▶ **Task description**:
The answer should be an exact repeat of the stretch of material below from the line containing "A 19TH CENTURY FRENCH STYLE CONSOLE TABLE" through the line containing "Fantasy Vogels Blauwe".

▶ **Raw data**:

########################################

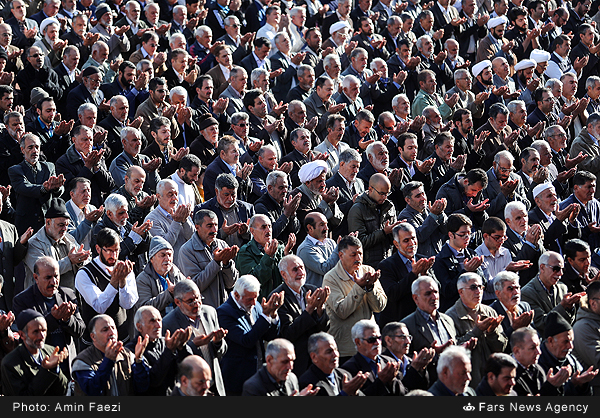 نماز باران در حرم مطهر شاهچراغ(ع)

########################################

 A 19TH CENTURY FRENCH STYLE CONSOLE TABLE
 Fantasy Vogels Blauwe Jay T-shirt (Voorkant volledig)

########################################

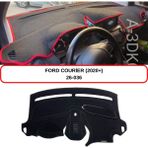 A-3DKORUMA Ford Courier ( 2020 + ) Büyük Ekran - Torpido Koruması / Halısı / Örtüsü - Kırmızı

########################################

▶ **Output of the task**:
 A 19TH CENTURY FRENCH STYLE CONSOLE TABLE
 Fantasy Vogels Blauwe Jay T-shirt (Voorkant volledig)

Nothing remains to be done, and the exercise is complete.